Required work = Starting with the line that contains "Absorption Hydrogen" and stopping after the line that contains "将此处拱起，方便卡住诱饵", copy the entries below exactly. Include nothing else.

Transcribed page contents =
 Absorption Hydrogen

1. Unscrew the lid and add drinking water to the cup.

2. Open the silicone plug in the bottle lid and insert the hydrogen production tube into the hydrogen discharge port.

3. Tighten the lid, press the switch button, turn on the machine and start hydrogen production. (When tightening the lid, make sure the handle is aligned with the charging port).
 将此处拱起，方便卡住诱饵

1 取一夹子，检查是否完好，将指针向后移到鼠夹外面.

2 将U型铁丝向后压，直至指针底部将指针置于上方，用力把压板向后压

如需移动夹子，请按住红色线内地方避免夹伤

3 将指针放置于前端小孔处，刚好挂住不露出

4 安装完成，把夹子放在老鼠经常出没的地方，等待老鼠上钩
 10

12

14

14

==

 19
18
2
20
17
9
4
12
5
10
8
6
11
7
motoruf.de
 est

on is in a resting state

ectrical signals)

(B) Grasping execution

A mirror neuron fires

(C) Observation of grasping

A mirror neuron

* * *

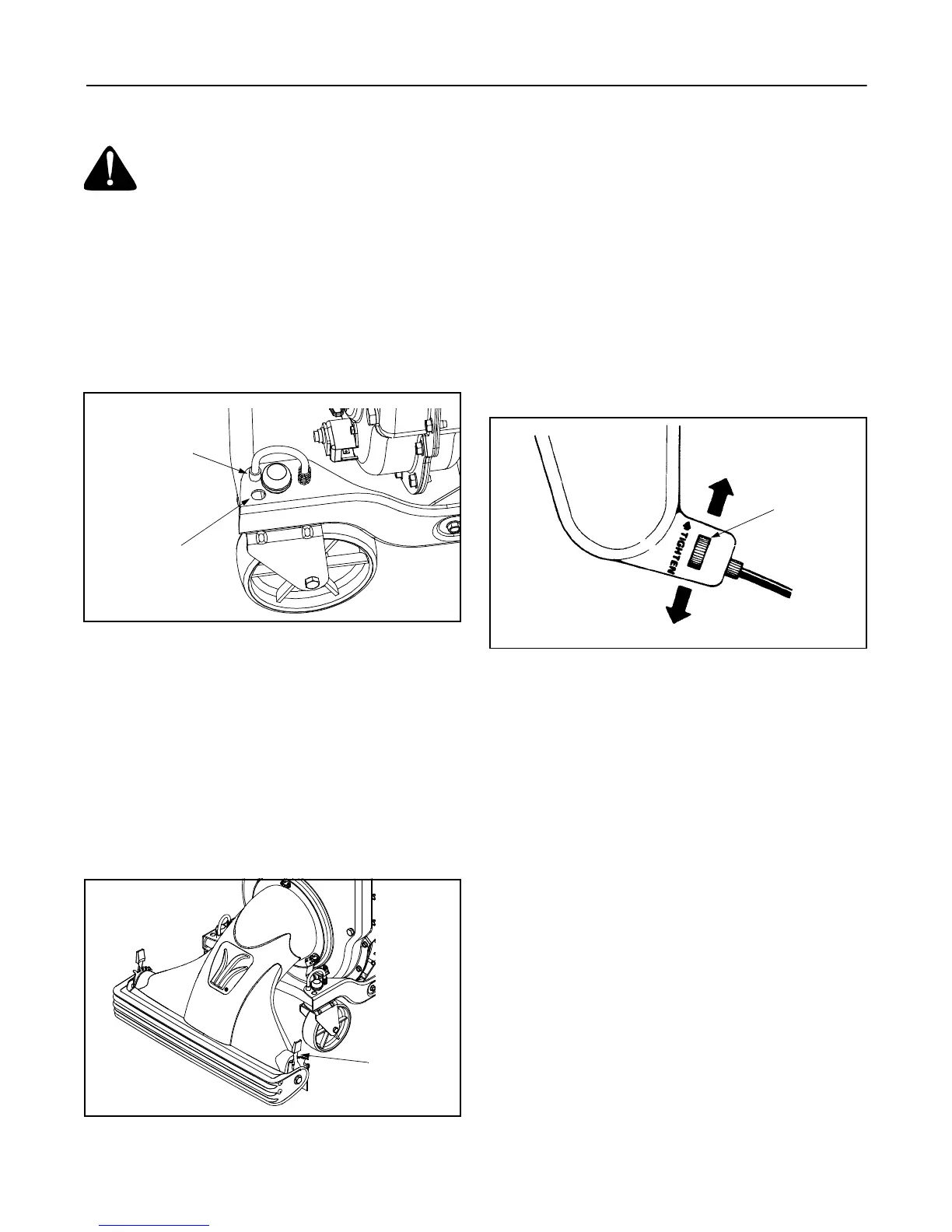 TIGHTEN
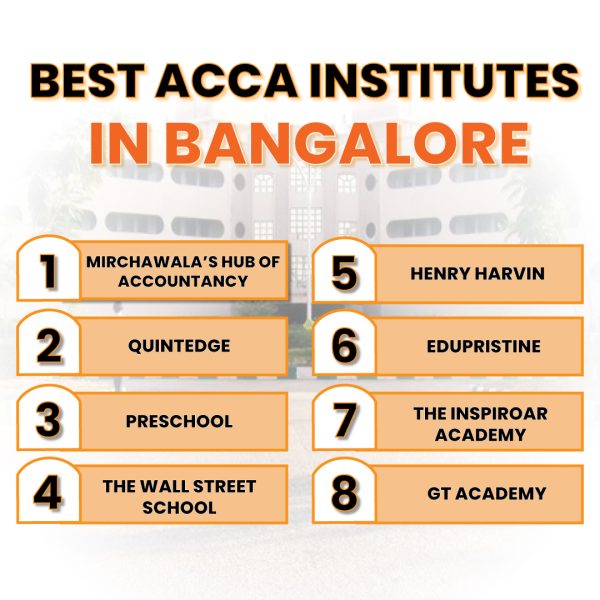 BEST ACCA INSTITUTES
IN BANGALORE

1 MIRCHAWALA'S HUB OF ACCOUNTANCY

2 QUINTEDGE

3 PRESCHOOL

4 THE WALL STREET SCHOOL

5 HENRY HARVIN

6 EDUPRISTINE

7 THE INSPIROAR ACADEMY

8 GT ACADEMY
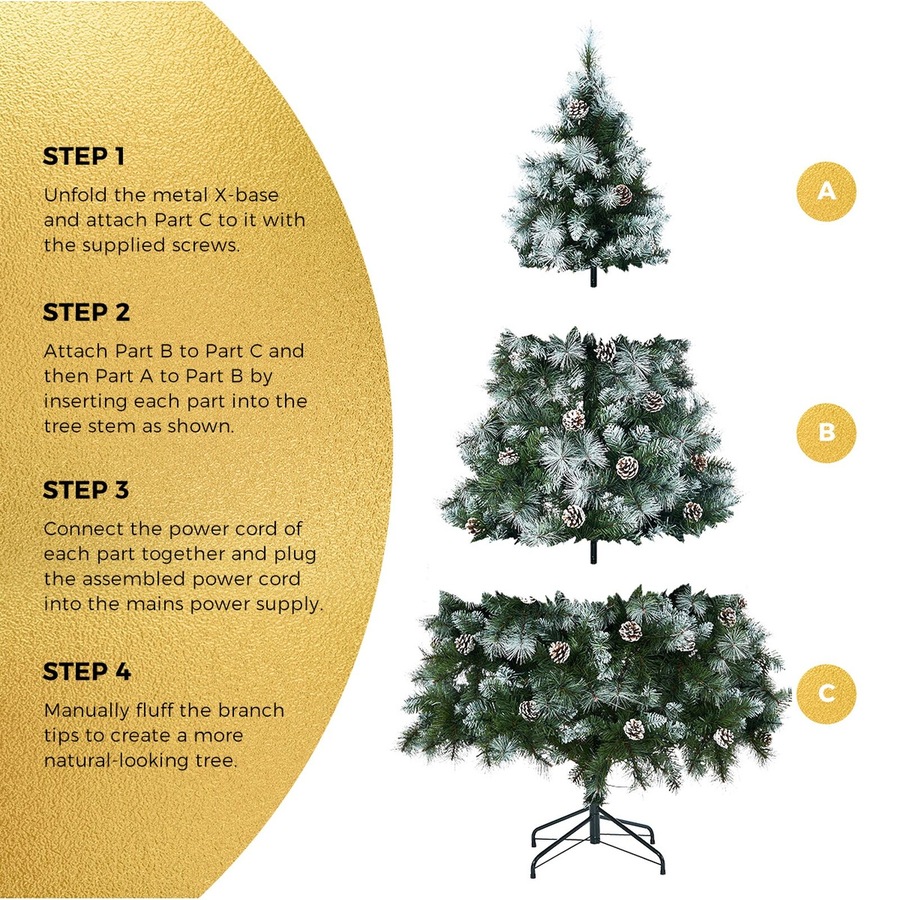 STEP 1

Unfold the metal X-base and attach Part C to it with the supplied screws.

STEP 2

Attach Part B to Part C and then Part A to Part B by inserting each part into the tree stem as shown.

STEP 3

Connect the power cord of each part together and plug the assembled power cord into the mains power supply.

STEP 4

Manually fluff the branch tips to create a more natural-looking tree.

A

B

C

Solved exercise =
 Absorption Hydrogen

1. Unscrew the lid and add drinking water to the cup.

2. Open the silicone plug in the bottle lid and insert the hydrogen production tube into the hydrogen discharge port.

3. Tighten the lid, press the switch button, turn on the machine and start hydrogen production. (When tightening the lid, make sure the handle is aligned with the charging port).
 将此处拱起，方便卡住诱饵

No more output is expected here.